Securing Business Funding

Getting started, you will need a strong financial backing to get your business going. If possible, you should try to bootstrap your business rather than raising capital. However, it can be really tough to use only your capital if the business requires thousands of dollars in infrastructure alone. In these cases, securing business funding can be a major risk to you the entrepreneur. You may have to put up collateral, assets or equity to get the funding your business needs. Unfortunately, if things don’t go the way you planned, it could be very difficult to secure the necessary funds, posing a risk to the business.

Commercial Or Industrial Space

While many entrepreneurs are starting digital companies, they still need plenty of office or commercial space. Here, the renting charges pose another risk for the owner.

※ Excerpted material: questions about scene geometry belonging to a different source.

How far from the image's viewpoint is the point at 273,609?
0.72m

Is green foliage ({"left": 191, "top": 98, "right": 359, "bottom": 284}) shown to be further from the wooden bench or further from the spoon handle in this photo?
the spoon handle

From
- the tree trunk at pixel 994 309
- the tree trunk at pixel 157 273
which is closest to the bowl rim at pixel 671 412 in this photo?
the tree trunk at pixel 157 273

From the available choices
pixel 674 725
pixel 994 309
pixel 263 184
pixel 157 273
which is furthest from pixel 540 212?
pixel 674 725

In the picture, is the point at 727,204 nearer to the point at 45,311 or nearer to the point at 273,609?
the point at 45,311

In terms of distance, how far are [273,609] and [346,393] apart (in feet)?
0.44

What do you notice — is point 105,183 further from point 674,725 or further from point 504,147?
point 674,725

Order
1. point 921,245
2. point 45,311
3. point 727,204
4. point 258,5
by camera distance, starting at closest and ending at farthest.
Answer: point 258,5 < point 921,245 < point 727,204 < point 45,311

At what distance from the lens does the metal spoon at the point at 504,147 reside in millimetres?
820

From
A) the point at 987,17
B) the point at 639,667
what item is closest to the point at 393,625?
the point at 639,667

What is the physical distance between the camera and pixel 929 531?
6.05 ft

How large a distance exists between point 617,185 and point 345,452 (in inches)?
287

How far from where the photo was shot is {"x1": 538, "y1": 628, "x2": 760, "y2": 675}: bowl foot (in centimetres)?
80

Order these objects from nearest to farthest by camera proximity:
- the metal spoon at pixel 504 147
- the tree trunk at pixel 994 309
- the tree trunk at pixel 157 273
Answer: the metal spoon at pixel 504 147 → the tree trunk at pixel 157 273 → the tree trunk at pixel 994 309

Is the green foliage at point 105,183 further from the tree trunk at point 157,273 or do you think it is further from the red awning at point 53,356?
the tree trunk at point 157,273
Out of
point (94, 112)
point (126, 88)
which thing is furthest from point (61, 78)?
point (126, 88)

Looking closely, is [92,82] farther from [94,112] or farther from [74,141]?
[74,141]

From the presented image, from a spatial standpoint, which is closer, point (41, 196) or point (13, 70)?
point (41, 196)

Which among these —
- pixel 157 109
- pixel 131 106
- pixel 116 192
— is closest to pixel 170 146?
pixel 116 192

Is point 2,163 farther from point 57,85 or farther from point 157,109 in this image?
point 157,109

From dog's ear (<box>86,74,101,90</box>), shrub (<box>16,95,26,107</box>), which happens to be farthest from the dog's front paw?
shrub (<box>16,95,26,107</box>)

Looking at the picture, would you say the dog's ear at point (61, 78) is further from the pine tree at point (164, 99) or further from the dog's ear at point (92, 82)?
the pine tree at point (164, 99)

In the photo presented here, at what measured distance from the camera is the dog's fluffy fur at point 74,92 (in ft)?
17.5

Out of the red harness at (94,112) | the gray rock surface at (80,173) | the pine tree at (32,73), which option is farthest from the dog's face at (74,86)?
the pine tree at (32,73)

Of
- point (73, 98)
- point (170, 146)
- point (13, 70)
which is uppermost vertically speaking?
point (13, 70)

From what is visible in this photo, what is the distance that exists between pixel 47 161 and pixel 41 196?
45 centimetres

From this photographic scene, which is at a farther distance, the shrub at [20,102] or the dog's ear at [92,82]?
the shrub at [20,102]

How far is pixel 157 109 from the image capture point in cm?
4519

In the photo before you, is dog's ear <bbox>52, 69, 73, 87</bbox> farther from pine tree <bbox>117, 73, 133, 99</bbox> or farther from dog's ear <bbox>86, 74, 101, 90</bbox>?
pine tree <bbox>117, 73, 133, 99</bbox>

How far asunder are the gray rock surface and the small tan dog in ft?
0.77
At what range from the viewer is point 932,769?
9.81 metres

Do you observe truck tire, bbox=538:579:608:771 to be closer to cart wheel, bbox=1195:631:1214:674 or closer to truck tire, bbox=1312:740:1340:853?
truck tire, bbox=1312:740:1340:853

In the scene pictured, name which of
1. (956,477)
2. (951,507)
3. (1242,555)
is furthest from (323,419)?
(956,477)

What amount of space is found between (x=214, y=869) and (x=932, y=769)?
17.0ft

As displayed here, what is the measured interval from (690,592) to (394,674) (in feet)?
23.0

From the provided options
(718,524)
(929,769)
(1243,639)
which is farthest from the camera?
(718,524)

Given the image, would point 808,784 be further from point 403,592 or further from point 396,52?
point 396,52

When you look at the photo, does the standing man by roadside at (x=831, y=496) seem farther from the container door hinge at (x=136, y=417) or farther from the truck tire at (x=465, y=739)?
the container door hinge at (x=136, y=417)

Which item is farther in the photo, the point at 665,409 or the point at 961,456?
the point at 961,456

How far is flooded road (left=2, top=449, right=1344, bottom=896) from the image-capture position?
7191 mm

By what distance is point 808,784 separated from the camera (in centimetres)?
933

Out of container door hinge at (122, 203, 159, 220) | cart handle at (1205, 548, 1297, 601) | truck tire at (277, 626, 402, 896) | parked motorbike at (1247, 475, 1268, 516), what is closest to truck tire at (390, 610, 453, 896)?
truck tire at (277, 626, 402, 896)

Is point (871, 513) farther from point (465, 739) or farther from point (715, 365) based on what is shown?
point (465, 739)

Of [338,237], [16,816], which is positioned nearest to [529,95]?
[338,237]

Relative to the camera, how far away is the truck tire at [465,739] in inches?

Typically, commercial landlords want their tenants to sign longer leases. You will be lucky to find a flexible landlord who is willing to work on a 1 year lease with favorable terms. When you are just starting out with the business, you could end up with a commercial space lease that is still active even if the business is not. You should carefully account for the space required and risks that come along with signing long term leases of 5-10 years or more.

Buying Inventory or Raw Materials

Next, you will probably need some sort of equipment, inventory or raw materials to run your business. These purchases can become a significant financial risk. If you spend too much money into inventory or materials that do not get sold, that cash could get stuck in the business. When too much money gets held in inventory, it could effect the entrepreneurs ability to pay payroll, rent or other operational costs. Surely, you will want to lower this risk by taking purchases and procurement very seriously and stick to a budget.

Personal Liability On Debt

If you decided to take on debt for the business at any point, you could be personally liable to for the credit card charges, personal loans or other financing agreements. If the business fails to cover these expenses, you could be held personally liable. These expenses can be tough to keep up with an cause huge amounts of stress. According to Philadelphia bankruptcy lawyer David M. Offen, “Debt can be overwhelming when you are receiving multiple contacts from creditors and repeated collection calls.” This is a financial risk that comes with business ownership and you should plan to pay back any debt associated with you and the business.

In order to gain the financial rewards of starting a business, you have to be willing to take some risks. Entrepreneurs must manage the transition of receiving a paycheck to writing their own. They have to ensure the business gets the startup funding required while also ensuring there is enough operational funding to get things off the ground. Then, the owner has to spend capital carefully on commercial space and inventory to start selling. Meanwhile, you have to remember that any debt created needs to be paid back. If you are able to overcome these financial risks, you have a very good chance at starting a successful business and becoming your own boss.